Highlights the diagnostic challenge of distinguishing radiation-induced liver injury from true metastases using FDG PET-CT in esophageal cancer patients.

## Key findings

- Focal FDG uptake in the liver after CRT may indicate radiation-induced liver injury rather than metastasis.
- Combining imaging techniques and monitoring for resolution of abnormalities can help differentiate RILD from metastases.
- Overstaging due to RILD can lead to unnecessary exclusion of patients from curative surgery.

## Abstract

FDG PET-CT scans are critical in detecting metastases during neoadjuvant chemoradiotherapy for esophageal cancer, particularly for potential liver involvement. The liver’s proximity to the radiation field in distal esophageal cancer therapies raises the risk of radiation-induced liver damage. Therefore, greater FDG absorption in the liver does not always imply metastases; it could also signal radiation-induced damage, which is a concern for distal esophageal carcinoma therapies in the left hepatic lobe, potentially leading to overstaging. Accordingly, thorough monitoring of FDG activity in the liver is required to reliably distinguish between radiation effects and genuine distant metastases. If FDG activity is seen in the left or caudate liver lobes following CRT, additional diagnostic procedures are demanded to confirm or rule out distant metastases. Surgery, usually scheduled 6–8 weeks after CRT, should be followed by an FDG PET-CT scan to look for new interval metastases, as their existence may prohibit surgical intervention.

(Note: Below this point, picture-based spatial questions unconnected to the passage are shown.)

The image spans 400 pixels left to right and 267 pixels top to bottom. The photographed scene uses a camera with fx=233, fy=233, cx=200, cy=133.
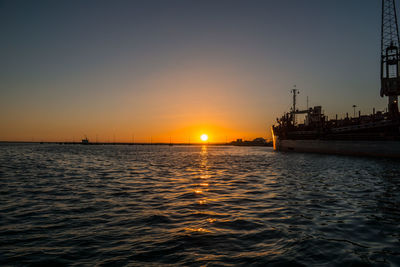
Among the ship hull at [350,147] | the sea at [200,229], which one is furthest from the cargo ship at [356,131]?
the sea at [200,229]

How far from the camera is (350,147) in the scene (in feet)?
143

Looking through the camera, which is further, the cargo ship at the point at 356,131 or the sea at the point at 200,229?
the cargo ship at the point at 356,131

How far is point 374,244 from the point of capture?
568 cm

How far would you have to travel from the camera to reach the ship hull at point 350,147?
1457 inches

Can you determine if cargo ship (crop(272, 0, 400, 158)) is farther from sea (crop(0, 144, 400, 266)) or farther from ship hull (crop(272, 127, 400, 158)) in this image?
sea (crop(0, 144, 400, 266))

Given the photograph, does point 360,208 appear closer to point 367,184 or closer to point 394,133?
point 367,184

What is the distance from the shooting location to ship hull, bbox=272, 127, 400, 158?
37.0 m

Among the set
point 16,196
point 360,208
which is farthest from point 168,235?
point 16,196

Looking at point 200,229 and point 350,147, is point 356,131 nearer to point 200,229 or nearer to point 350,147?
point 350,147

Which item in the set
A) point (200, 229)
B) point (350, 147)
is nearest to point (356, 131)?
point (350, 147)

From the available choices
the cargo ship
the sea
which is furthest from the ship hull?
the sea

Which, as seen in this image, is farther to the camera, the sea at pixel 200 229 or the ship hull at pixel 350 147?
the ship hull at pixel 350 147

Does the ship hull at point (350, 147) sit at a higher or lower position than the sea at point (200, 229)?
higher

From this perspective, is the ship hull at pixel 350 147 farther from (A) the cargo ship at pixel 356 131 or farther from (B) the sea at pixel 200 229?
(B) the sea at pixel 200 229
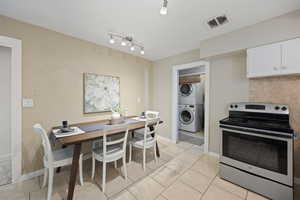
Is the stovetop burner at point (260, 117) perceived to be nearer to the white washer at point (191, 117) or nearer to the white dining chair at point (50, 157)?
the white washer at point (191, 117)

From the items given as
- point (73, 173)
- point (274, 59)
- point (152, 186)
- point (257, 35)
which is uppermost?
point (257, 35)

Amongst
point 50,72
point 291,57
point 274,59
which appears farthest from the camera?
point 50,72

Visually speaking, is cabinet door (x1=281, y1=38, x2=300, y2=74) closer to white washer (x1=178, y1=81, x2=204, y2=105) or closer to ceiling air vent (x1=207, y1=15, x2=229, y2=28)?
ceiling air vent (x1=207, y1=15, x2=229, y2=28)

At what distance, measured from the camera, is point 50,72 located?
207 cm

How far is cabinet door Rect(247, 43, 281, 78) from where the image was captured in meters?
1.69

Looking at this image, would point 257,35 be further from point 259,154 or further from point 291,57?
point 259,154

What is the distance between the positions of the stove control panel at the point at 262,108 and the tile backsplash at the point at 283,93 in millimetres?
216

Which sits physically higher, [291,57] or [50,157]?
[291,57]

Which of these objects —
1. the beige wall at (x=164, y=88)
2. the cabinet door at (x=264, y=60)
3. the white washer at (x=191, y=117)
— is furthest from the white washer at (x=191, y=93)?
the cabinet door at (x=264, y=60)

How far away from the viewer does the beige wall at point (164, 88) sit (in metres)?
3.48

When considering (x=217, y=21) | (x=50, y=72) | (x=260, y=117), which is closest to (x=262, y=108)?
(x=260, y=117)

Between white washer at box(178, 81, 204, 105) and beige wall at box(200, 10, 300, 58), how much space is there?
6.10ft

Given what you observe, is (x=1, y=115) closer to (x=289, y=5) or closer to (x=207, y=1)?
(x=207, y=1)

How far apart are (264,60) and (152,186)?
250 cm
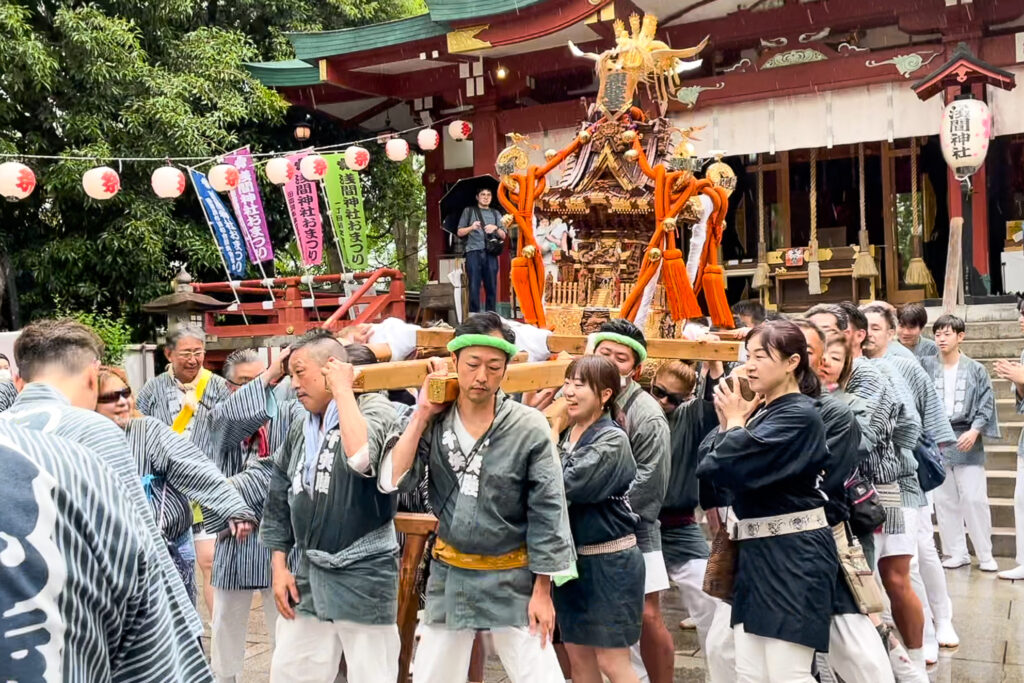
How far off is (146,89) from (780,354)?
42.8ft

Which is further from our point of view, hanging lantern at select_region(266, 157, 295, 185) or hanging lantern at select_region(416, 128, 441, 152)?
hanging lantern at select_region(416, 128, 441, 152)

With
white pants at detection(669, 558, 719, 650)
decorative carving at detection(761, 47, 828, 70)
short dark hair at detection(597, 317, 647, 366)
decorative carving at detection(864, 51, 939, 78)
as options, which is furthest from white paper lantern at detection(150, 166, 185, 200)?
white pants at detection(669, 558, 719, 650)

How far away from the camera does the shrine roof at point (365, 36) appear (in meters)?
14.9

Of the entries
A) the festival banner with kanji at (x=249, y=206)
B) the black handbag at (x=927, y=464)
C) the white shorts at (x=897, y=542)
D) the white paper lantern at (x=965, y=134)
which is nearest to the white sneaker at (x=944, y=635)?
the black handbag at (x=927, y=464)

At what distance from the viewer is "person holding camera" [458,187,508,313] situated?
46.4ft

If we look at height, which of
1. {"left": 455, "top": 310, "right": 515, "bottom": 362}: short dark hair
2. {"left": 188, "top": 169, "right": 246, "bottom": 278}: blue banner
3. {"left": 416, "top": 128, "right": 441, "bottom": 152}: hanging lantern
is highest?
{"left": 416, "top": 128, "right": 441, "bottom": 152}: hanging lantern

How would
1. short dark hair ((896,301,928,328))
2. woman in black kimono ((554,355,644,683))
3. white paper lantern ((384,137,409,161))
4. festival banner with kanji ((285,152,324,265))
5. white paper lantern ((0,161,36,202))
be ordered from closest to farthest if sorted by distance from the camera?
woman in black kimono ((554,355,644,683)) < short dark hair ((896,301,928,328)) < white paper lantern ((0,161,36,202)) < festival banner with kanji ((285,152,324,265)) < white paper lantern ((384,137,409,161))

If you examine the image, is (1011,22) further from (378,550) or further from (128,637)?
(128,637)

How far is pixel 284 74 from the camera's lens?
16.3 metres

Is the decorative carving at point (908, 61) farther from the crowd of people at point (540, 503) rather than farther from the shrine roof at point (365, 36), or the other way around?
the crowd of people at point (540, 503)

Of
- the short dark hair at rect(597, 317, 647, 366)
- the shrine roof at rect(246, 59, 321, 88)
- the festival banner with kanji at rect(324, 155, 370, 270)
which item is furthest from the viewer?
the shrine roof at rect(246, 59, 321, 88)

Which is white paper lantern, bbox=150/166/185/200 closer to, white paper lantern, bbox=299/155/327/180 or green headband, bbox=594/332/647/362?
white paper lantern, bbox=299/155/327/180

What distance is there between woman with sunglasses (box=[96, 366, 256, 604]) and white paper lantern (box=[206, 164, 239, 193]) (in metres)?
9.56

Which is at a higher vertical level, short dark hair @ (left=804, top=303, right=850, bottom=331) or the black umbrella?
the black umbrella
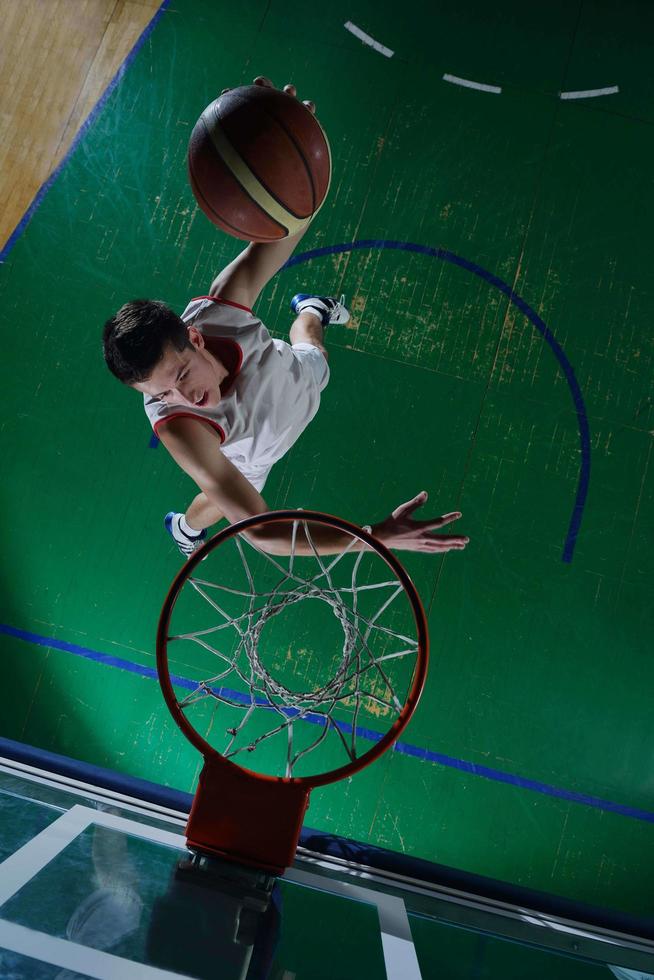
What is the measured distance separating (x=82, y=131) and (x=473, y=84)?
216 centimetres

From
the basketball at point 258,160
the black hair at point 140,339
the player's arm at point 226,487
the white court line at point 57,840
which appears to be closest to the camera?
the white court line at point 57,840

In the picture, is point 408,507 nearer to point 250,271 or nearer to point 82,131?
point 250,271

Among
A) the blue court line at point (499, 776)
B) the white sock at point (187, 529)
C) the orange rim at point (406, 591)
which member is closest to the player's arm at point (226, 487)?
the orange rim at point (406, 591)

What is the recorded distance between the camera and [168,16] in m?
4.16

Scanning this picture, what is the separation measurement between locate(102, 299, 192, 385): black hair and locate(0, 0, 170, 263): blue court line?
2154mm

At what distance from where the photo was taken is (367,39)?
4.06m

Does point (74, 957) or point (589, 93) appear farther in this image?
point (589, 93)

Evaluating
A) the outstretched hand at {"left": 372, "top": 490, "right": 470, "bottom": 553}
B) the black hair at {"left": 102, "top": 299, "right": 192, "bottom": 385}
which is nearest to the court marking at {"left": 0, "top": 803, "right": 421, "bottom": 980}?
the outstretched hand at {"left": 372, "top": 490, "right": 470, "bottom": 553}

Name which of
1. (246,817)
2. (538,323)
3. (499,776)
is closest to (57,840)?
(246,817)

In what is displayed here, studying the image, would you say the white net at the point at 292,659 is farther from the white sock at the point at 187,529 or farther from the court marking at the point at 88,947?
the court marking at the point at 88,947

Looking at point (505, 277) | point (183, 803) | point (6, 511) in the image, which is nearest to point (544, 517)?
point (505, 277)

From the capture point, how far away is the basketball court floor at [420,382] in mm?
3414

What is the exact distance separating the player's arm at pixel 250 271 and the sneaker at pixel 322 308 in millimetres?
559

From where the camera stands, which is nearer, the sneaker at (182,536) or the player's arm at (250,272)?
the player's arm at (250,272)
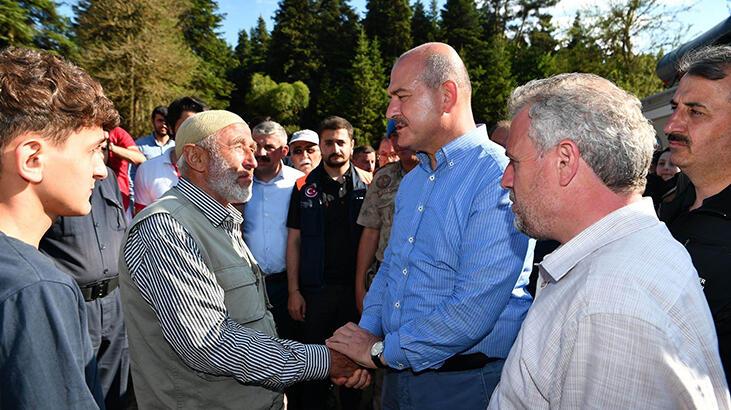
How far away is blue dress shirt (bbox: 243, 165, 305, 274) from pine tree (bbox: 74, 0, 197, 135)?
31339 mm

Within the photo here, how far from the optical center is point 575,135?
5.03ft

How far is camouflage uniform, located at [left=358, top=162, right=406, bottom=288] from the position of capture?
4.29m

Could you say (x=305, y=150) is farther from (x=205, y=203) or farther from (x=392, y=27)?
(x=392, y=27)

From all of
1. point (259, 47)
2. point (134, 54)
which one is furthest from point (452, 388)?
point (259, 47)

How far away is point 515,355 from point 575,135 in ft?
2.29

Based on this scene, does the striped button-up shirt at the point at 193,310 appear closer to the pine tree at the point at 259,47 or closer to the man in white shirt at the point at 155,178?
the man in white shirt at the point at 155,178

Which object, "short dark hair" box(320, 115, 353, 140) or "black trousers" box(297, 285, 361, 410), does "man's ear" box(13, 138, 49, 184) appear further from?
"short dark hair" box(320, 115, 353, 140)

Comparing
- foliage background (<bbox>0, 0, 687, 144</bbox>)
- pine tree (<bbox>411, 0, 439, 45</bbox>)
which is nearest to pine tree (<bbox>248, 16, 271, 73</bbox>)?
foliage background (<bbox>0, 0, 687, 144</bbox>)

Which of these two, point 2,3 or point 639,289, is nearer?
point 639,289

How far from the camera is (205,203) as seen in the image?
247cm

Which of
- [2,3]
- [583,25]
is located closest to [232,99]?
[583,25]

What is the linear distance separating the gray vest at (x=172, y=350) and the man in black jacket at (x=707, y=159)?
2126 mm

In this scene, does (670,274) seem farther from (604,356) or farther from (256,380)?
(256,380)

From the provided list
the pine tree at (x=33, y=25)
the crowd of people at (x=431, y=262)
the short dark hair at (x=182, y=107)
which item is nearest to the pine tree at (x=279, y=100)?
the pine tree at (x=33, y=25)
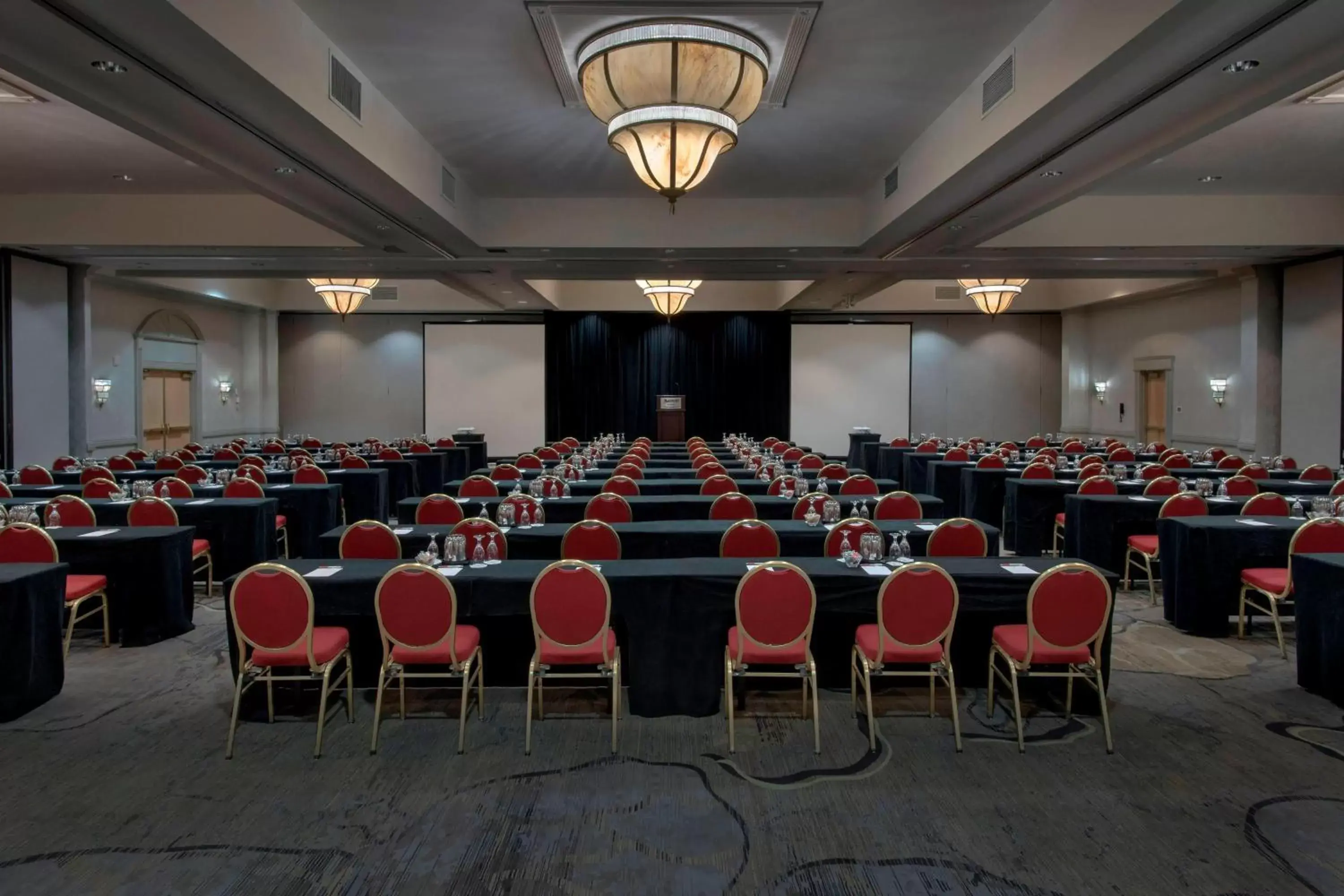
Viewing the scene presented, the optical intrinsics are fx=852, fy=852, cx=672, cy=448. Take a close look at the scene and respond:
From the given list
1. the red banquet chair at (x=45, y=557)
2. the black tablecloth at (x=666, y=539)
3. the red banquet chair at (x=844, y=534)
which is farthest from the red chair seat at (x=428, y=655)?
the red banquet chair at (x=844, y=534)

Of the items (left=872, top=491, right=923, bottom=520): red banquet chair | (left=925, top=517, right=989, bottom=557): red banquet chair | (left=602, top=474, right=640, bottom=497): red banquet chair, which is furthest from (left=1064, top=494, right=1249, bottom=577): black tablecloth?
(left=602, top=474, right=640, bottom=497): red banquet chair

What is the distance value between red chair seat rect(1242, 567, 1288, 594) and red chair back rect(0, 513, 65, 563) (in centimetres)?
793

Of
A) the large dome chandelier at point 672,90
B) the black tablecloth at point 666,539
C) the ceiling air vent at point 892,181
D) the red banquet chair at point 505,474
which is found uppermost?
the ceiling air vent at point 892,181

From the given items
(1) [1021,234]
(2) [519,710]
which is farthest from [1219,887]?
(1) [1021,234]

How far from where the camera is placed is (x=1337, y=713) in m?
4.71

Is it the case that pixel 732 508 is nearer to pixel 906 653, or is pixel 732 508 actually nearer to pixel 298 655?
pixel 906 653

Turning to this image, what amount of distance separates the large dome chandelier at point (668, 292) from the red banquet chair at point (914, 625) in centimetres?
1272

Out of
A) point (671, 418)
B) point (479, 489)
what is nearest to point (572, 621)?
point (479, 489)

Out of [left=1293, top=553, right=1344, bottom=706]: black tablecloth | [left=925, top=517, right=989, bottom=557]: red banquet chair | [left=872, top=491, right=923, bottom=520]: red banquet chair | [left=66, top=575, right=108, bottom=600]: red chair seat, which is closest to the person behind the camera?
[left=1293, top=553, right=1344, bottom=706]: black tablecloth

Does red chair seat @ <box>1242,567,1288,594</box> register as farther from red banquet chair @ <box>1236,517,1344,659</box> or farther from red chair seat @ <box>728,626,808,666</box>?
red chair seat @ <box>728,626,808,666</box>

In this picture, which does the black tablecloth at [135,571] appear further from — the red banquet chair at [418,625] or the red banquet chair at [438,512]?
the red banquet chair at [418,625]

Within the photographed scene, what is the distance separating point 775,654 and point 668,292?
42.6 feet

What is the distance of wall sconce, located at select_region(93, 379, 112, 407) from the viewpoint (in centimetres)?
1528

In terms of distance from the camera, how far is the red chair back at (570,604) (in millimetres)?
4195
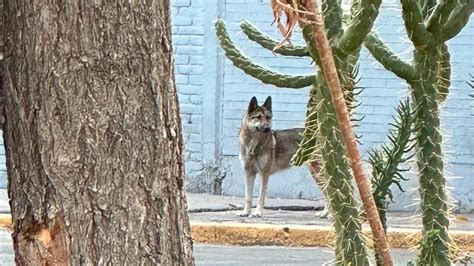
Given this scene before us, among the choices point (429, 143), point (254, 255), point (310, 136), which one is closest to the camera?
Result: point (429, 143)

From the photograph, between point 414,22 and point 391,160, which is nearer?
point 414,22

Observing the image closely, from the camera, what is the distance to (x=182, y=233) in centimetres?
330

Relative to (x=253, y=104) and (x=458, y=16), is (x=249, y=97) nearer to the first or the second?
(x=253, y=104)

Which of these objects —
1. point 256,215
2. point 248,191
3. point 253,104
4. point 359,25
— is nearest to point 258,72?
point 359,25

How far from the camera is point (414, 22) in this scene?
4.52 m

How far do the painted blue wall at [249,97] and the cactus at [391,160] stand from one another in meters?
8.64

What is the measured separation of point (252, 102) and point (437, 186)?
29.1ft

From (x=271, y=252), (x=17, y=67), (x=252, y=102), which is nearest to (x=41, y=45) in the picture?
(x=17, y=67)

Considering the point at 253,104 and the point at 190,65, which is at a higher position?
the point at 190,65

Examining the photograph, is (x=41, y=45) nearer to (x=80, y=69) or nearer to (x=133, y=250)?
(x=80, y=69)

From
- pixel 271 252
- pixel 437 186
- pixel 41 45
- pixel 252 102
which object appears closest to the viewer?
pixel 41 45

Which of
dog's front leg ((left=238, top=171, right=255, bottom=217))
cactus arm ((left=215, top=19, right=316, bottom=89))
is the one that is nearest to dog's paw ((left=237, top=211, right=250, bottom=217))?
dog's front leg ((left=238, top=171, right=255, bottom=217))

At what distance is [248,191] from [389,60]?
8.57 meters

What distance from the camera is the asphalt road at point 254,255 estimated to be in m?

In patients with esophageal cancer undergoing neoadjuvant chemoradiotherapy (nCRT), subsequent restaging with F-18-fluorodeoxyglucose (18F-FDG) positron emission tomography–computed tomography (PET-CT) can reveal the presence of interval metastases, such as liver metastases, in approximately 10% of cases. Nevertheless, it is not uncommon in clinical practice to observe focal FDG uptake in the liver that is not associated with liver metastases but rather with radiation-induced liver injury (RILI), which can result in the overstaging of the disease. Liver radiation damage is also a concern during distal esophageal cancer radiotherapy due to its proximity to the left liver lobe, typically included in the radiation field. Post-CRT, if FDG activity appears in the left or caudate liver lobes, a thorough investigation is needed to confirm or rule out distant metastases. The increased FDG uptake in liver lobes post-CRT often presents a diagnostic dilemma. Distinguishing between radiation-induced liver disease and metastasis is vital for appropriate patient management, necessitating a combination of imaging techniques and an understanding of the factors influencing the radiation response. Diagnosis involves identifying new foci of hepatic FDG avidity on PET/CT scans. Geographic regions of hypoattenuation on CT and well-demarcated regions with specific enhancement patterns on contrast-enhanced CT scans and MRI are characteristic of radiation-induced liver disease (RILD). Lack of mass effect on all three modalities (CT, MRI, PET) indicates RILD. Resolution of abnormalities on subsequent examinations also helps in diagnosing RILD. Moreover, it can also help to rule out occult metastases, thereby excluding those patients from further surgery who will not benefit from esophagectomy with curative intent.

## Linked entities

- **Diseases:** esophageal cancer (MONDO:0007576)

## Full-text entities

- **Diseases:** False Liver Metastasis (MESH:D009362), Esophageal Cancer (MESH:D004938), Liver radiation damage (MESH:D007953)
- **Chemicals:** 18F-FDG (MESH:D019788)
- **Species:** Homo sapiens (human, species) [taxon 9606]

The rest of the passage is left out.